Dee licked her lips and waited till she could force a smile on her face, “Mister Rockmont, nobody invited you guys to tag along. If you don’t like it then tough. We’re doing the best that we can.”
After the NASA Director finished getting control of his own temper he got back on the subject at hand, “look, biting each others heads off isn’t getting us anywhere. We’re all on the same team here and I’ll put the same question to you that I just did to Jack. Who, or what, do you need to get this done?”
Dee looked at this man carefully and wondered if he was serious. Then she surprised Jack by giving him a questioning glance. Jack just shrugged and nodded to her. Dee kind of giggled. That made Jack want to giggle. For the first time he was wondering if she was not really as stuck up as she seemed to be. Maybe she was just shy?
“I really don’t think that’s possible Mister Rockmont, but thanks for the gesture.” Dee began to collect her things.
Rockmont’s eyes narrowed and he leaned forward, “I’m not kidding Doctor Brewer.”
Dee stopped packing up her laptop and huffed out her reply, “Mister Rockmont. What we’re dealing with here is trying to take a scientific principle, that is almost entirely mathematical, and turn it into real engineering. Not as simple as it sounds when there isn’t even anybody around who completely understands the theory it‘s all based on.”

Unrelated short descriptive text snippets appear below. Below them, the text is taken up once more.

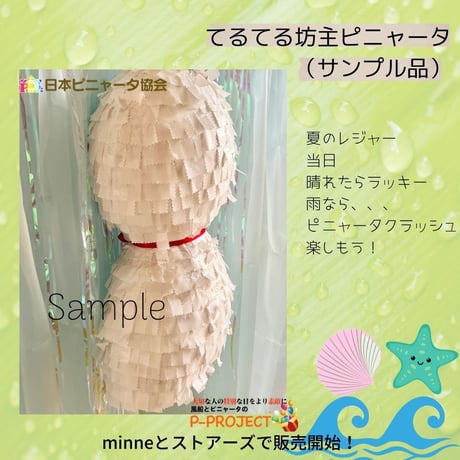 てるてる坊主ピニャータ（サンプル品）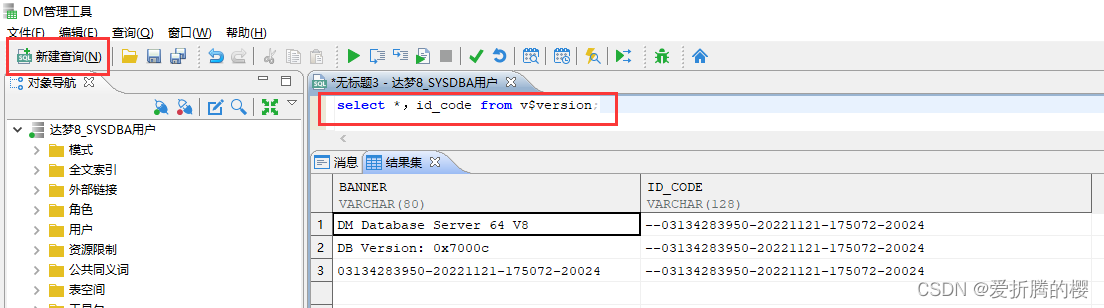 达梦8客户端达梦客户端管理工具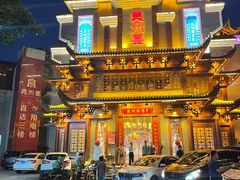 -袁州宴·地道袁州菜(袁山东路店)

Jack formed a wry looking grin as he stated, “you need Vitosk don’t you?”
Once again it seemed to Jack as if Doctor Brewer was on the shy side. She let out a sigh and meekly replied, “couldn’t hurt.” Was that wounded pride in her voice?
Rockmont’s answer to Dee’s ‘request’ was not made to her. He simply picked up the phone and commanded, “Roxxie, get Colonel Winston over to my office ASAP, please ma’am.”
When the phone was cradled Jack looked at Rockmont like the man was insane. Jack just had to say it, “you don’t really think you can find him do you?”
Rockmont shrugged, “CIA has to be useful for something.”
Dee really was having a hard time believing they were even seriously discussing this, “let’s just suppose you can even find this guy. He’s not going to help us. You know, OK tried to hire him a while back and that was before he vanished. He turned us down cold as I understood it. I remember my Uncle talking about it. Sounded to me like this Russian had a pretty big chip on his shoulder.”
Jack almost laughed, “that’s definitely Yurgani.”
Rockmont stood up, “we’ll see what we’ll see Doctor Brewer. For the time being though, I suggest we all get back to work. You know we do have the Federation Starship Enterprise to invent.”
Dee seemed rather confused, “the what?”